Könnte die Stadt Nordhausen dem nicht nachkommen, dann droht nicht nur der sportliche Super-Gau und eine öffentliche Blamage der Kommune, sondern dann drohen auch Schadensersatzforderung gegen die Stadt Nordhausen, weil Wacker Nordhausen die Zulassung zur Regionalliga verlieren würde.

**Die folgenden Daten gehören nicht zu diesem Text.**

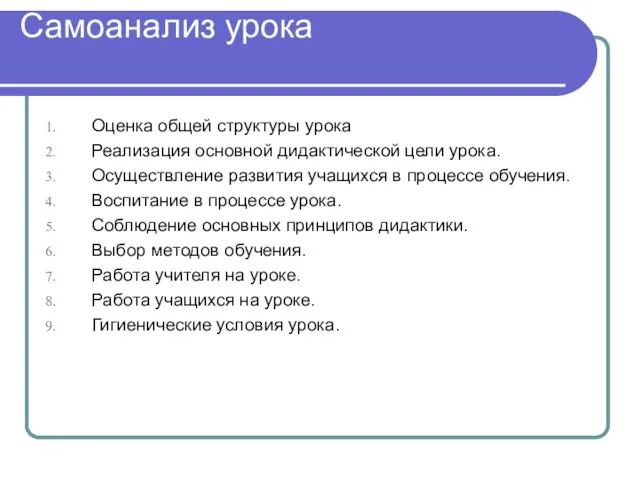 Самоанализ урока

1. Оценка общей структуры урока
2. Реализация основной дидактической цели урока.
3. Осуществление развития учащихся в процессе обучения.
4. Воспитание в процессе урока.
5. Соблюдение основных принципов дидактики.
6. Выбор методов обучения.
7. Работа учителя на уроке.
8. Работа учащихся на уроке.
9. Гигиенические условия урока.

Soweit der Ausgangspunkt, soweit die Sachlage. Nun haben es folgende Mitglieder des Finanzausschusses in ihren "Händen". Und das sind:
  • Tilly Pape (CDU)
  • Dr. Klaus Zeh (CDU)
  • Ursula Burkhardt (Grüne)
  • Konstanze Keller-Hoffmeister (linke)
  • Inge Klaan (CDU)
  • Michael Mohr (Linke)
  • Hans-Georg Müller (SPD)
  • Helga Rathnau (SPD)
sowie die berufenen Bürger
  • Kai Buchmann
  • Sylvia Daehn
  • Uwe Joch
  • Alexander Langner und
  • Doris Schilling
In der Diskussion wollte Ursula Burkhardt wissen, ob Wacker wie Jena nicht auch woanders spielen könnte, was ja dann kein Geld für das Licht kosten würde. Leider gibt es in der Nachbarschaft kein Stadion, das den Erfordernissen der Regionalliga entsprechen würde.

Dann wollte Inge Klaan wissen, ob es bei diesen Kosten bleibe, oder ob es Kosten der Wiederherstellung des Bodens geben würde. Hier begann so etwas wie ein Klein-Klein-Krieg. Helga Rathnau brachte an, dass sie bei der Nordhäuser Tafel drei Mitarbeiter entlassen musste. Man stehe hier quasi vor dem Aus: "Ich bin nicht gewählt, um Wacker zu unterstützen, sondern um soziale Arbeit zu leisten". Hans-Georg Müller beschwichtigte sodann, dass man in der SPD-Fraktion sich mehrheitlich für die Erfüllung der Auflagen ausgesprochen habe.

Dann der Hammer: Der Beschluss wurde nicht angenommen. Zwei Mitglieder stimmten dafür, drei enthielten sich ihrer Stimme und zwei stimmten dagegen. Schließlich wurde auch der Einbau von Wellenbrechern abgelehnt.

Und so stimmten sie: Für die Vorlage stimmten Dr. Klaus Zeh und Hans-Georg Müller. Dagegen Ursula Burkhardt und Helga Rathnau. Ihrer Stimmen enthielten sich Keller-Hoffmeister, Klaan und Pape.
Peter-Stefan Greiner

Update: Nico Kleofas hat diese Entscheidung nicht überrascht. "Ich habe von dieser Stadt eigentlich nichts anderes erwartet als diese Ablehnung. Ich kann aber versichern, dass wir eine Lösung des Problems finden." In Richtung von Oberbürgermeister Zeh und dessen Pressemitteilung, in der von "ruhig und besonnen" die Rede war, sagte Kleofas, dass man auch "ruhig und besonnen Schiffbruch erleiden kann."